The San Diego Union-Tribune now gives its reporters four hours of uninterrupted time every two weeks for source development, which could involve calling on existing sources or meeting new sources and entering them into the Union-Tribune’s source database.

“We schedule these four-hour sourcing blocks of time into our story planning document, which is a Google sheet we call the Plandoc,” Denise Smith Amos, watchdog and accountability editor at the Union-Tribune, told API. “It’s where we daily list what our reporters are doing.” Reporters are supposed to be “untouchable” during their scheduled source work, Amos added. “It’s new for reporters and editors, but some of my reporters already are embracing it as a time when their editors leave them alone to do an important part of their job.”

Do more solutions reporting.

When the Milwaukee Journal Sentinel decided to kill its Facebook Live show “JS on Politics” because it wasn’t garnering much engagement, managers asked the host, “If you weren’t doing this, what would you want to be doing?” David Haynes is now the editor of the Journal Sentinel’s Ideas Lab, a solutions journalism-focused beat that also replaced the newspaper’s traditional opinion section. Page views and time on page for Ideas Lab stories are both much higher than they had been for opinion articles. “Overall, our traffic was up by a third even though we produced a third as many stories,” Haynes wrote.

Go after grant funding.

Grant funding is — or should be — a critical part of any news organization’s revenue stream. “Journalism funded by philanthropy needs to go hand-in-hand with digital subscriptions to cover the cost of the newsroom,” said Local Media Association CEO Nancy Lane in a recent interview with the Medill Local News Initiative. Newsrooms need to be able to dedicate considerable resources to securing philanthropic funding. Some may be able to justify the cost of hiring a grant writer or a development director. But many will have to take on this work with the staff they already have, and the first step is giving people time to do it. (And the next step is reading this “Getting Grants to Fund Your Journalism” guide from the Raleigh News & Observer.)

Do fewer stories, but spend more time getting those stories in front of people, especially subscribers.

Most news organizations put their work out into the world, and then hope audiences engage with it. That’s no longer enough, not when audiences are flooded with information from a thousand other sources throughout their day.

News organizations must realize that their role is not just to report the news, but to make it as easy as possible for audiences to find the information that is most relevant to them. In an article discussing the finding that nearly half of digital subscribers don’t visit their local news website even once a month, Ed Malthouse, director of Northwestern University’s Medill Spiegel Research Center, said news organizations have to get better about bringing news directly to subscribers.

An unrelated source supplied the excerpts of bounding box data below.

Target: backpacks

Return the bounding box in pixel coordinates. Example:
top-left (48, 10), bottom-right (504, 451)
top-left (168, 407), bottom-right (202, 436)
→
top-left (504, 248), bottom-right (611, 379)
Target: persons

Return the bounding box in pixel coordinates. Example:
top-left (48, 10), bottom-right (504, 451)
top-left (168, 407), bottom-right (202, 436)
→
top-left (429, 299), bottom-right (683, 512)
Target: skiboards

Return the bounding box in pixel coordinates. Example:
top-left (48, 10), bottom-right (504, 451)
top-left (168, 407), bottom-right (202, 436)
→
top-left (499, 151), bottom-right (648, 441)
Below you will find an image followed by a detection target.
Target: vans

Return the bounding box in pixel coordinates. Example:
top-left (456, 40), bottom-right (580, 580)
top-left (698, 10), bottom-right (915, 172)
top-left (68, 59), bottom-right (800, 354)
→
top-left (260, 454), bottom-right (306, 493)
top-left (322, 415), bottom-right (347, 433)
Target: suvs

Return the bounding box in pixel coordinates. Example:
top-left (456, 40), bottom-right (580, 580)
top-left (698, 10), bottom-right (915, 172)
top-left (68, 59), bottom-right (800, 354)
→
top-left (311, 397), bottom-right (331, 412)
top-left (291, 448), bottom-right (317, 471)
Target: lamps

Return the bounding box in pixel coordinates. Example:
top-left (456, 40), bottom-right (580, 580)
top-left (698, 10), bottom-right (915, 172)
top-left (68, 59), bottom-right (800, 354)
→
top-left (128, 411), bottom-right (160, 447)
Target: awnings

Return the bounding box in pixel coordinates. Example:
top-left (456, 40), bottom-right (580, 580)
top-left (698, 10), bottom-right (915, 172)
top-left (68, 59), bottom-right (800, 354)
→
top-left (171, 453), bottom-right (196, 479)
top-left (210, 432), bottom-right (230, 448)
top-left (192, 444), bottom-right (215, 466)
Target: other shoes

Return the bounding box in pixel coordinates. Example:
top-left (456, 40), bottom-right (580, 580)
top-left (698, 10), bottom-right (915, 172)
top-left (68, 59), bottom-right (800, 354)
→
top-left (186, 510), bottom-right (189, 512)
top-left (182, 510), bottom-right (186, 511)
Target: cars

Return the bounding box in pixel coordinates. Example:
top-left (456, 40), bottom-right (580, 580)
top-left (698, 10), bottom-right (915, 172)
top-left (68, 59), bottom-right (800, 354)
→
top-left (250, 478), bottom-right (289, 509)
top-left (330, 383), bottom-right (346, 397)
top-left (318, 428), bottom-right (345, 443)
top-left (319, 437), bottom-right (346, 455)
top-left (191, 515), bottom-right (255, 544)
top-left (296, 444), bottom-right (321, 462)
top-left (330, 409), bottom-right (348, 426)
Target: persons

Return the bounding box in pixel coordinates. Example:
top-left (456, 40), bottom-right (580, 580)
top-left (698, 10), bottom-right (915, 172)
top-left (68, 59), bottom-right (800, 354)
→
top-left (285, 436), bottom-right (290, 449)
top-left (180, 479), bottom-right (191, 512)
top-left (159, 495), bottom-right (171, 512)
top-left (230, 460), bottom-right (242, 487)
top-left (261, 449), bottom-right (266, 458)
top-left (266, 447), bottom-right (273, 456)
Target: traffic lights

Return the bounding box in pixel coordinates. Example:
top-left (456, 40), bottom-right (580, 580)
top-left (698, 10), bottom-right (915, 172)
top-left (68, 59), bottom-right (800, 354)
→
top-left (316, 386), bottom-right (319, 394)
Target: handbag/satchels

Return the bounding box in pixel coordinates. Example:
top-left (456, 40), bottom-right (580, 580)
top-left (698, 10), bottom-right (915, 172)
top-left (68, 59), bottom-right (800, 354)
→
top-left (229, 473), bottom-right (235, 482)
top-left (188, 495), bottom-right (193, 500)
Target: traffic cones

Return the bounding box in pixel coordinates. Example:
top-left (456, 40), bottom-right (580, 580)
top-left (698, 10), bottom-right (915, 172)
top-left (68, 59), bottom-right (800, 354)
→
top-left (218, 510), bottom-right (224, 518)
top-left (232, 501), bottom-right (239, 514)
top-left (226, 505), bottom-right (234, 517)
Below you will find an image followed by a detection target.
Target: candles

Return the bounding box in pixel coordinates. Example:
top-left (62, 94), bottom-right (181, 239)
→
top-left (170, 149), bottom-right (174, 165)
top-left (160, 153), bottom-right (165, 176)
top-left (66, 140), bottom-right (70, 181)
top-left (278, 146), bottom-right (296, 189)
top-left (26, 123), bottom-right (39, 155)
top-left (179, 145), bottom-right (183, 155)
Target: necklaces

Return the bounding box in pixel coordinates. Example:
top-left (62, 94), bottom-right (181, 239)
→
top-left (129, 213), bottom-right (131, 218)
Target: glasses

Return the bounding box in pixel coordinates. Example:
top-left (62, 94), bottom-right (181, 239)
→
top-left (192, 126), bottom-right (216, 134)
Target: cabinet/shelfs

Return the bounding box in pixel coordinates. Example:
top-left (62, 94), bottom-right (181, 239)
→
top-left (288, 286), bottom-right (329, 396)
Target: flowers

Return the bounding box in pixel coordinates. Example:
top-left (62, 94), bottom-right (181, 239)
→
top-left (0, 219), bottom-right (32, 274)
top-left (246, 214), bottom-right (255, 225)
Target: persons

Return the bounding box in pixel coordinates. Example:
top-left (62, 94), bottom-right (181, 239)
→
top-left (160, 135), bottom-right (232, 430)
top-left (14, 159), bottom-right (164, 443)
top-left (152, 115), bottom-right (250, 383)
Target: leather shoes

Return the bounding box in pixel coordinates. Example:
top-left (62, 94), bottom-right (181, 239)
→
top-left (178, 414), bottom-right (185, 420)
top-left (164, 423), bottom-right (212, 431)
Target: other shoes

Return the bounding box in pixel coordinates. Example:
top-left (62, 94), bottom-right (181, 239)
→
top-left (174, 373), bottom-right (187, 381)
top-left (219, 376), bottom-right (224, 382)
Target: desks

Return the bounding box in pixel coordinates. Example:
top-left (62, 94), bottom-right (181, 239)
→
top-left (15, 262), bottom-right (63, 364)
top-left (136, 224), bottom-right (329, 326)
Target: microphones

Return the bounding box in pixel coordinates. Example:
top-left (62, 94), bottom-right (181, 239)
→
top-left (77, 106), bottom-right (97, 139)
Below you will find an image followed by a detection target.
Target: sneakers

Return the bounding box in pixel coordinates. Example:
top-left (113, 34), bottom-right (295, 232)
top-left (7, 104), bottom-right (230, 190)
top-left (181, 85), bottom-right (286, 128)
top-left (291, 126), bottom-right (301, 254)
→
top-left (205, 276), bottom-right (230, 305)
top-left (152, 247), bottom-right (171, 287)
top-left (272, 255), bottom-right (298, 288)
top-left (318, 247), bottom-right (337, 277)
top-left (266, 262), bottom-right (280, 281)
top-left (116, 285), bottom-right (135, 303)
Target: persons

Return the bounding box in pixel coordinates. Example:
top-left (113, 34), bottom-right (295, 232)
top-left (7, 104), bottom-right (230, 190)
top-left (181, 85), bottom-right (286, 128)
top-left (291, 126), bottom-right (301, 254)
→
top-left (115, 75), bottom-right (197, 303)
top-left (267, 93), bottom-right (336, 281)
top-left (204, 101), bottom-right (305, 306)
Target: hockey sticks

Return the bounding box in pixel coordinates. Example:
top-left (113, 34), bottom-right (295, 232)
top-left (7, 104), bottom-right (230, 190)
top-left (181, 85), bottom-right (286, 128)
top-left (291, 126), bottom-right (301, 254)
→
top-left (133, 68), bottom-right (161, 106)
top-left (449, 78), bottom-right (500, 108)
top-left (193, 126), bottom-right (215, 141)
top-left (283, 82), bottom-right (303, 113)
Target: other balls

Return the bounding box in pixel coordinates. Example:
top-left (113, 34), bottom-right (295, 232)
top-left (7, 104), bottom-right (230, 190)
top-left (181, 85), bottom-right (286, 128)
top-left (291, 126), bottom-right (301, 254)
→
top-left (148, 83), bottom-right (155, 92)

Having strong, well-tailored newsletters and a good recommender system are two ways to help people easily find what’s important to them. And taking a service-journalism approach to every beat, like the Philadelphia Inquirer does, ensures that you’re not just reporting the news — you’re helping people apply it to their lives.

Reporters could also invest more time in connecting with stakeholders in their reporting, perhaps using a similar approach as the San Diego Union-Tribune takes to source development: giving reporters an allotted number of hours per week to reach out to stakeholders. Network mapping is a great way to identify stakeholders (and get their input before you start reporting).

***

Again and again in our work at API, we find that newsrooms have no shortage of lofty goals and aspirations. Journalists want to do so much for the audiences they’re serving — they are mission-driven people, after all. But they’re also facing a continual shortage of resources, and there is just no getting around that.

So we need to get stricter, more intentional, and more proactive about getting rid of the work that’s not serving newsrooms or audiences. Less is more.